徒然草

つれづれなるままに、日々の見聞など、あれこれと書き綴って・・・。

映画「ソルト」―大胆不敵なスパイアクション―

2010-08-09 11:15:00 | 映画
社会派フィリップ・ノイス監督の、スパイ映画だ。
一種の空しさをも感じさせるハードボイルド・・・、凄まじい女スパイ(?!)の活躍を描いたエンターテインメントだ。
冷戦時代に存在したとされる、エリート・スパイ養成所の伝説をもとにしたサスペンスで、主演のアンジェリーナ・ジョリーは、この主人公役のために、身体を絞り、撮影には、ケガまで負うほどの過酷なアクションに挑戦している。

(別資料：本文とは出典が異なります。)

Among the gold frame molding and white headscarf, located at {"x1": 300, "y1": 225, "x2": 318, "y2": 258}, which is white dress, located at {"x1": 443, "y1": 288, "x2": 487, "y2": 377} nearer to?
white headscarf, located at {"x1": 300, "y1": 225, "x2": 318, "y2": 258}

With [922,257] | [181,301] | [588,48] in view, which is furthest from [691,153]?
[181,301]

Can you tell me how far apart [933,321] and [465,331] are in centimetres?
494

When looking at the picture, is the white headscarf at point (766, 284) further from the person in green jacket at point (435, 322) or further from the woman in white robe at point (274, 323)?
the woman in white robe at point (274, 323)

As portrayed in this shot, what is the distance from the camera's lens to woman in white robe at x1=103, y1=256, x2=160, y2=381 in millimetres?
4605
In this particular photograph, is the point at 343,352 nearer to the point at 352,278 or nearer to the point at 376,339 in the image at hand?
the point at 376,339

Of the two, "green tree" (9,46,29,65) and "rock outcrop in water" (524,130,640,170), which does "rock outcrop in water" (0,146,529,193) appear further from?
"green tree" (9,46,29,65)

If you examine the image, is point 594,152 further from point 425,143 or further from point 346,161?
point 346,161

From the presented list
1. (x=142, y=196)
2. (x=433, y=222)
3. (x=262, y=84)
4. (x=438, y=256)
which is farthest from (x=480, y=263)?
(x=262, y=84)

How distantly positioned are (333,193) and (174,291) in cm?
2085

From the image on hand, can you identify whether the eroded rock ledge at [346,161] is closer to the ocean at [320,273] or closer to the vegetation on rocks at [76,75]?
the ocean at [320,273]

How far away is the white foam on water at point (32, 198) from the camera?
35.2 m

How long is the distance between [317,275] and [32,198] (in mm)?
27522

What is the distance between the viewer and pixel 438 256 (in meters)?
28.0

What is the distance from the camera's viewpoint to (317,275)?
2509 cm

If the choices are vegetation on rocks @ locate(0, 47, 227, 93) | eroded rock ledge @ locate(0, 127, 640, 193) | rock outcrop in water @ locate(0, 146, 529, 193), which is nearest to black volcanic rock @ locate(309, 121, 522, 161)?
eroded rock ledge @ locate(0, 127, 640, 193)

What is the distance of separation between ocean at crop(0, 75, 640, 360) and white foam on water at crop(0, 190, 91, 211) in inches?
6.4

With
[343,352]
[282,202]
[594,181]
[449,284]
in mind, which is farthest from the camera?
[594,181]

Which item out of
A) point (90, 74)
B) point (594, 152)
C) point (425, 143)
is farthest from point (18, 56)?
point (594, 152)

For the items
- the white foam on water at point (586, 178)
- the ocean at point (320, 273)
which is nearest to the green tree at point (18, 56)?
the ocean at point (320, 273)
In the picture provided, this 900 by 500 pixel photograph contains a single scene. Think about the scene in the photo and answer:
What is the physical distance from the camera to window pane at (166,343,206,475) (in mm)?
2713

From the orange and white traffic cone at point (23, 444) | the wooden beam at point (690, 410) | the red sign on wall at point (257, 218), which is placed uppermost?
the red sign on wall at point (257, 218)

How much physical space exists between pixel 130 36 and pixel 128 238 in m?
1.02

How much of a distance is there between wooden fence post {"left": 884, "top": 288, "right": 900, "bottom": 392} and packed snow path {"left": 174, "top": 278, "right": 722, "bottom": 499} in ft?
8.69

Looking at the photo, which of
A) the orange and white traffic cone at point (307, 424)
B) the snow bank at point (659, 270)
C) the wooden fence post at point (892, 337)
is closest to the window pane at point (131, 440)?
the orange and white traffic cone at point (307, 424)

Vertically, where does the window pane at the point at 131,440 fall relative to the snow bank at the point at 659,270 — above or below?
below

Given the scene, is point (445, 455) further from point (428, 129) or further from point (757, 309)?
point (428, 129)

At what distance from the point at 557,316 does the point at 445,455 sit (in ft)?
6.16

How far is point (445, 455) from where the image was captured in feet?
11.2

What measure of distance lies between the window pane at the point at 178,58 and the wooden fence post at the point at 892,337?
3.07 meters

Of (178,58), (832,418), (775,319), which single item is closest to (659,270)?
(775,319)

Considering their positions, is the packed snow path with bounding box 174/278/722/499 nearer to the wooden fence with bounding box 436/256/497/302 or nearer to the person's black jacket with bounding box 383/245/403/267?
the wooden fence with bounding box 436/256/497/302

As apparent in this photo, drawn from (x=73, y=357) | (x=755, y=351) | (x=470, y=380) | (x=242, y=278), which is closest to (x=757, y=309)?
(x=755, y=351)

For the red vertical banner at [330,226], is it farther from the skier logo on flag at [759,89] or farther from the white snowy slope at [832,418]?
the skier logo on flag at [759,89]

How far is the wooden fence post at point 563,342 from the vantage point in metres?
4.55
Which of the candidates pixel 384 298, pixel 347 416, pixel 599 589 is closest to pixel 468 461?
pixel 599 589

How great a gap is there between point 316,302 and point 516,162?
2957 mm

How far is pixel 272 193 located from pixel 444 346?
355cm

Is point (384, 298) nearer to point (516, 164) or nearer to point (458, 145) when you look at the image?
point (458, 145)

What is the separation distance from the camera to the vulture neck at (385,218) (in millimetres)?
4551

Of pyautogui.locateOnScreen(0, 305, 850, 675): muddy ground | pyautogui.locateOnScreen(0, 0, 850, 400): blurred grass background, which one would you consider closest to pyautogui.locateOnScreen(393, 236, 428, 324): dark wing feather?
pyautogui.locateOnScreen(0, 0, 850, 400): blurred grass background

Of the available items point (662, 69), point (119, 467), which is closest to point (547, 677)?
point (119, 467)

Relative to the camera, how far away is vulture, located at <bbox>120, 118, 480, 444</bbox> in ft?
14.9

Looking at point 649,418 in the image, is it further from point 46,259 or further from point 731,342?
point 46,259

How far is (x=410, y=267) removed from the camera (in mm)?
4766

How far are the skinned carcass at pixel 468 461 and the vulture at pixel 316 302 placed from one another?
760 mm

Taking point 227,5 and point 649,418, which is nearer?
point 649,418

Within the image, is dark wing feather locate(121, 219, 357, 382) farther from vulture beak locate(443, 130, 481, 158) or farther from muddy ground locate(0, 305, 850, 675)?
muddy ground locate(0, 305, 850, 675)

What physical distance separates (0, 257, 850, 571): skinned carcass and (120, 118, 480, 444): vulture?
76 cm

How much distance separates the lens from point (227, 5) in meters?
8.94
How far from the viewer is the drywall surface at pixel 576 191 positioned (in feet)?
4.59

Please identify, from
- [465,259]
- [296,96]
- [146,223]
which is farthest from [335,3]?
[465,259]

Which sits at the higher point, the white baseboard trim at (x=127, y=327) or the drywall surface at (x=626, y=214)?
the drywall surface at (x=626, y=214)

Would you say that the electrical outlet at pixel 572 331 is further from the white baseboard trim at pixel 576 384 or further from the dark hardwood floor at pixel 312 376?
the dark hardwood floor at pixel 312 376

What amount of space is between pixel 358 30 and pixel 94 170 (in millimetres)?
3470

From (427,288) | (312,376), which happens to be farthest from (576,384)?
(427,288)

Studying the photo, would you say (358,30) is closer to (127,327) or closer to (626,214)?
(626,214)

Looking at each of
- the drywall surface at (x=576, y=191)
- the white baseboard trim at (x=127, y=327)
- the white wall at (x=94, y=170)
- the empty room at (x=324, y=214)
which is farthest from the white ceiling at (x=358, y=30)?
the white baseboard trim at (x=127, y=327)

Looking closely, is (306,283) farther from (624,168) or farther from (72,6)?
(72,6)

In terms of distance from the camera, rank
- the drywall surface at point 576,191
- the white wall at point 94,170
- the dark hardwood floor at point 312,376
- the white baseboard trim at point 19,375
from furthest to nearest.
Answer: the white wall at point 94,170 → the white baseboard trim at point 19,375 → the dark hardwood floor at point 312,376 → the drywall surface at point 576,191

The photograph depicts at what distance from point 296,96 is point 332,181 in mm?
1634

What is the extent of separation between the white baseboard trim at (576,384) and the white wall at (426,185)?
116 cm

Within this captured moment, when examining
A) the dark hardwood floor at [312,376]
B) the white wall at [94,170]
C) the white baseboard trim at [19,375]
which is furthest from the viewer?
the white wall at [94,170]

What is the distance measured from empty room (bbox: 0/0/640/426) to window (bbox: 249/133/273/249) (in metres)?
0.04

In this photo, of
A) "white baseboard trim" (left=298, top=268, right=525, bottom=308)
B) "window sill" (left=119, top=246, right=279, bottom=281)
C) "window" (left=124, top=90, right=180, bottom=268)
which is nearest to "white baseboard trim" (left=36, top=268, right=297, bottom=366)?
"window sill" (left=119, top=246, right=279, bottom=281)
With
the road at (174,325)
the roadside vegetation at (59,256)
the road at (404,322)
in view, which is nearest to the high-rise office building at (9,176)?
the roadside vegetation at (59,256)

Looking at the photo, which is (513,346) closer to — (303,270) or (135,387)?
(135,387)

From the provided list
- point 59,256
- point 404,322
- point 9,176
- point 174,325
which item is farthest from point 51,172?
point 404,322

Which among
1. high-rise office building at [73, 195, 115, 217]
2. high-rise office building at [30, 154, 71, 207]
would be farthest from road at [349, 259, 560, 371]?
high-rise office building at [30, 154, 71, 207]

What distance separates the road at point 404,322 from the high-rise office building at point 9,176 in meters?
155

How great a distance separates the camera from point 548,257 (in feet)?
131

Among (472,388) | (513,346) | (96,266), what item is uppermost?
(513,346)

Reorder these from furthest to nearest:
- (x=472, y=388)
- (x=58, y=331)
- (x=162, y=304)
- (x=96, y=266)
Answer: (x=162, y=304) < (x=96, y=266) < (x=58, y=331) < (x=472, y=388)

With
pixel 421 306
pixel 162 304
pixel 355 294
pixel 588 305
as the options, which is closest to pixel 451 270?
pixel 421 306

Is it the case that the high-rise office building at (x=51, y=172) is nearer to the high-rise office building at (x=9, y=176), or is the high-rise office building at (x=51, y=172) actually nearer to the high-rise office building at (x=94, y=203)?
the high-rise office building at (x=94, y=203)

イブリン・ソルト(アンジェリーナ・ジョリー)は、米中央情報局(CIA)の工作員だ。
北朝鮮で逮捕されるが、人質交換で帰国する。
・・・その2年後、ロシアから初老の亡命者がCIAに送られてくる。
彼は、スパイ養成機関の教官を名乗り、何十年も前にアメリカに潜入させた、ソルトという名前のスパイがいることを打ち明ける・・・。

ソルトは、旧ソ連の国家保安委員会(KGB)で、少女期から特訓を受けたエリート情報部員だった。
彼女は、並外れた工作能力を持ち、ロシア大統領の暗殺まで首謀し、さらに巨大で危険な計画にかかわっていくのだ。
その同姓同名のソルトに、二重スパイの嫌疑がかけられるというのだから、話はややこしい。

ロシアのスパイだという疑いをかけられ、一転CIAから追われる身となったソルトは、「私はハメられた」と、身の潔白を主張しつつ、自分に張りめぐらされた包囲網をすり抜けて逃亡する。
この逃亡者ヒロインの超人ぶりは、もうハチャメチャだ。
大型トレーラーの屋根に次々と飛び移り、ヘリコプターからハドソン川に飛び込むなど、飛んで、殴って、撃って、撃って、撃ちまくるという、ハードアクションの連続である。
血みどろの顔で、手錠を嵌めたままで、黒幕らしき相手との格闘が続くのだから、次に何が起こるのか予測もできないし、とにかく全く目を離せない。

アンジェリーナ・ジョリーの、目をカッと見開いて、頬をそぎ落としたクールな無表情が、凄みたっぷりだ。
冷酷に、非情に、彼女の前に現れる人間たちを、手当たり次第に始末(?!)していく。
そこには陰惨な裏切りがあり、殺しの連鎖が続く。
女性スパイとCIA分析官の、二つの顔が、あたかも観客までも欺くかのように――

善なのか悪なのか。
それさえもよくわからない、ミステリアスさである。
映画では、一見正体不明の女を演じながら、ストーリーは二転三転し、観客を翻弄する。
アクションシーン満載、彼女の多彩な変装も見ものだ。
フィリップ・ノイス監督アメリカ映画「ソルトは、もちろんドラマはフィクションだから、かなりな無理筋もあるし、度肝を抜くような無茶苦茶な設定も、この作品には許されるか。
この夏の酷暑を吹き飛ばすには、うってつけの娯楽映画である。